STEP2 申し込みとインストールを行う
サーバーを申し込み、ドメインを取得し、WordPressを設置します。多くのサーバーには申し込みと同時にWordPressまで設置する機能があり、フォームを埋めていけば進みます。ここでサイト名と管理者アカウントを入力します。完了の合図は、登録したメールアドレスに管理画面のURLが届くことです。
STEP3 管理画面へ入る
届いたURLを開き、決めたユーザー名とパスワードでログインします。この画面がこれからの作業場所になります。うまく入れないときは、URLの綴りと、大文字小文字の入力を確かめます。完了の合図は、ダッシュボードが表示されることです。
STEP4 最低限の設定を整える
公開前に、サイトのアドレス(httpsで始まっているか)、記事のURLの形式(パーマリンク)、サイトの説明文、タイムゾーンを確認します。特にURLの形式は、記事が増えてから変えると既存のリンクが切れるため、最初に決めます。完了の合図は、自分のサイトを開いて意図した見た目で表示されることです。
STEP5 公開して確認する
最初のページを一枚だけ公開し、外から見えるか確かめます。スマートフォンからも開いて、文字が読める大きさか、崩れていないかを見ます。完了の合図は、ログアウトした状態のブラウザで自分のサイトが正しく表示されることです。
費用と所要時間の目安
金額と時間の見通しがあると、途中で不安になりにくくなります。あくまで一般的な水準で、契約前には公式サイトで最新の金額と条件を確かめてください。
| 項目 | 費用の目安 | 所要時間の目安 |
|---|---|---|
| レンタルサーバー | 月数百円〜千円台 | 申し込み30分程度 |
| 独自ドメイン | 年1,000円台〜(更新料で判断) | 取得は申し込みに含まれる |
| WordPress本体 | 無料 | 設置は自動なら数分 |
| テーマ | 無料でも可(有料は任意) | 選定と設定に数時間〜 |
| 初期設定 | 費用なし | 1〜2時間程度 |
費用で見落としやすいのは、初回だけ安く更新時に通常価格へ戻る割引と、ドメインの更新料です。どちらも「続けたときの年額」で考えます。
公開時につまずきやすい点
同じところで止まる人が多い箇所を、先に挙げておきます。知っていれば慌てずに済みます。

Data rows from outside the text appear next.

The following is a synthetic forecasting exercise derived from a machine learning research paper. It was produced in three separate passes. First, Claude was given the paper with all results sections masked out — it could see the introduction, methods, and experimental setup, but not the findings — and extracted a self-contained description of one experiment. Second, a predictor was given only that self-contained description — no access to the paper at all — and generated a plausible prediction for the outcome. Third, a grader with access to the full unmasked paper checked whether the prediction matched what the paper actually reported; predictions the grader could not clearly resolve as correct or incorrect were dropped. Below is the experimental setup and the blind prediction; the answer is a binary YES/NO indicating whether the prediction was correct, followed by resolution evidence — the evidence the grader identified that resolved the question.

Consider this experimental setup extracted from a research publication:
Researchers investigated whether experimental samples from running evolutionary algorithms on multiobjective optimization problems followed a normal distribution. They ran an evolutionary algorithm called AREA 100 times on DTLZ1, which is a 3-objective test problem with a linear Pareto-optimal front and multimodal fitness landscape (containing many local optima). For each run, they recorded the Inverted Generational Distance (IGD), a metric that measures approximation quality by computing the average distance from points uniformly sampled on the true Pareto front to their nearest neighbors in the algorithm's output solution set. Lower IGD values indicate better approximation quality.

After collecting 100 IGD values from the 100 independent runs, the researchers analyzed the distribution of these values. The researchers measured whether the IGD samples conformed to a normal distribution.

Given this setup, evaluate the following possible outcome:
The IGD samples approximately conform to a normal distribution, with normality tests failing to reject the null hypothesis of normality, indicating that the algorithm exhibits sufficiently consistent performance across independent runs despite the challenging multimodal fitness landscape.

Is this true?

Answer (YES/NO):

サイトが表示されない場合は、ドメインが使えるようになるまでの待ち時間か、サーバー側の設定がまだ反映されていないことが多いです。時間をおいて再度開きます。
保護されていない通信と表示される場合は、SSLの設定と、サイトアドレスの設定がhttpのままになっていないかを確認します。サーバー側でSSLを有効にしただけでは足りず、WordPress側のアドレス設定もそろえる必要があります。

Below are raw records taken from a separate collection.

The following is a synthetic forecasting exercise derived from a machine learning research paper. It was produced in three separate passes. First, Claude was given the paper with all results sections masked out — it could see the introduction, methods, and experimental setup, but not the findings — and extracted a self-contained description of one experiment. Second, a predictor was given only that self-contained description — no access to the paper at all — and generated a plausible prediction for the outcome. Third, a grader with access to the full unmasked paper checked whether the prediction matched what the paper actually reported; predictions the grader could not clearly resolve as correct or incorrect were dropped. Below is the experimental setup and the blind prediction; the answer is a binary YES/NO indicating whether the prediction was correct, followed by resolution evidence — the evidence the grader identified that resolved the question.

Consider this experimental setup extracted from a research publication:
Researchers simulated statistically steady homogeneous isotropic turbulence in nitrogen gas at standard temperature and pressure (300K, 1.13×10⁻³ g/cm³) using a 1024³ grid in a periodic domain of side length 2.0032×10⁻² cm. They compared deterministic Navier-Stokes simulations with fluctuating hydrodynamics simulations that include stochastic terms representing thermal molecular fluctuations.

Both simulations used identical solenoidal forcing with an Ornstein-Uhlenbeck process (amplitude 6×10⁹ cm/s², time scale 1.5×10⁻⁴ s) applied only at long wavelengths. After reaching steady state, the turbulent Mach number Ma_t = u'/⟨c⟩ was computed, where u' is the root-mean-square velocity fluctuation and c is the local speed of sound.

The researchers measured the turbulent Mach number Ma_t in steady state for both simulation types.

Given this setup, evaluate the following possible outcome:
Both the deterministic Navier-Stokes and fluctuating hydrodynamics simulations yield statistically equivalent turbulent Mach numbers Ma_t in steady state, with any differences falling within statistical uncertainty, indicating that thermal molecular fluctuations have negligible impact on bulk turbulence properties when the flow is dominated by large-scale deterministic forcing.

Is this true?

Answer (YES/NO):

管理画面に入れない場合は、パスワードの再設定を試します。再設定メールが届かないときは、登録したメールアドレスの受信設定と迷惑メールフォルダを確認します。
見た目が想像と違う場合は、テーマがまだ初期状態であることがほとんどです。最初は気にせず、公開してから整えます。
公開後に最初に覚える操作
公開できたら、日々使う操作だけ先に覚えます。全機能を把握する必要はありません。
覚えるのは、記事を書いて公開する、画像を入れる、固定ページを追加する、この三つで十分です。あとは必要になったときに調べれば間に合います。
記事と固定ページの使い分けだけ、最初に押さえておくと迷いません。日付順に積み上がっていくものが記事、料金や自己紹介のように変わりにくいものが固定ページです。この区別があいまいなまま書き進めると、後で整理し直すことになります。

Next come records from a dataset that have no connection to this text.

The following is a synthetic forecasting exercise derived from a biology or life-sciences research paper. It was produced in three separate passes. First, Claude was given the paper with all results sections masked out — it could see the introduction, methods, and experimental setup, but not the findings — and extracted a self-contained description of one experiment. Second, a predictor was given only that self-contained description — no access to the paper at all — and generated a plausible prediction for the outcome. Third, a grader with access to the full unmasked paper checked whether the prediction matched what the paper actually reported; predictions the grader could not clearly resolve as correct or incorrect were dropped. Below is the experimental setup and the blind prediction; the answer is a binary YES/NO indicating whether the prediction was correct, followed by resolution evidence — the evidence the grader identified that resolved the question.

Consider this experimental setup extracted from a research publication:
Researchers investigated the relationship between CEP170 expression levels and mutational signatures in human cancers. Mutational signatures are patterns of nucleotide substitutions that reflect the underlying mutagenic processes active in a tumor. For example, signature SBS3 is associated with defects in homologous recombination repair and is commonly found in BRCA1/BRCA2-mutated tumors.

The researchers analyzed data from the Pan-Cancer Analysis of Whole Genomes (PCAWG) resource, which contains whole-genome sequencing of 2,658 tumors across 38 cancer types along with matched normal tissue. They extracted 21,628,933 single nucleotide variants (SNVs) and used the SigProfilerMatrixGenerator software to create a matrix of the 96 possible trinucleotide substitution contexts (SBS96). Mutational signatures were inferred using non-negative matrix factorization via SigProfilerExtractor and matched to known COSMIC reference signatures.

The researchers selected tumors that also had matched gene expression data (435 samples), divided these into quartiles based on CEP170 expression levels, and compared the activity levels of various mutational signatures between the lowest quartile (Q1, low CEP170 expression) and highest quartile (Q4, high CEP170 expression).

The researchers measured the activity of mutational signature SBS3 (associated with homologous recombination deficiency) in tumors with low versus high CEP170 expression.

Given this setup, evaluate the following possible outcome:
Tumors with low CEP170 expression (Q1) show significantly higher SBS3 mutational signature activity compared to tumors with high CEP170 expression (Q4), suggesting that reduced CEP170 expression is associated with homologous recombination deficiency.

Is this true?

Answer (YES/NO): YES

もう一つ、本体やテーマの更新通知が来たら、バックアップを取ってから適用する習慣をつけておきます。更新は放置するほど危険が増える一方、いきなり当てて表示が崩れることもあるため、戻せる状態を作ってから進めるのが安全です。
次に進むための手順
この記事で公開までは到達できます。次にやることは順番が決まっています。まず設定を細かく詰める初期設定の記事へ進み、それからテーマを選び、必要な機能だけプラグインで足す、という流れです。逆にテーマ選びから始めると、設定のやり直しが発生しやすくなります。
まとめ
WordPressの始め方は、目的と予算を決め、サーバーとドメインを用意し、インストールして最低限の設定を整える、という順番でした。作業そのものは数時間で終わることが多く、迷いやすいのは事前に決めることのほうです。公開できたら、初期設定の記事で細部を詰めていきます。
よくある質問
- WordPressを始めるのに、どれくらい時間がかかりますか。
- サーバーの申し込みからインストールまでは、慣れていなくても数時間で終わることが多いです。ただし、ドメインが実際に使えるようになるまで少し待つ場合があり、当日中にすべて完了しないこともあります。むしろ時間がかかるのは、サイト名やページ構成を決める作業のほうです。
- パソコンがなくてもWordPressを始められますか。
- スマートフォンだけでも、サーバーの申し込みからWordPressの設置、記事の投稿まで進められます。ただし、最初の設定やデザインの調整は画面の広いパソコンのほうが進めやすく、開設作業のときだけでもパソコンを使えると、後の手戻りが減ります。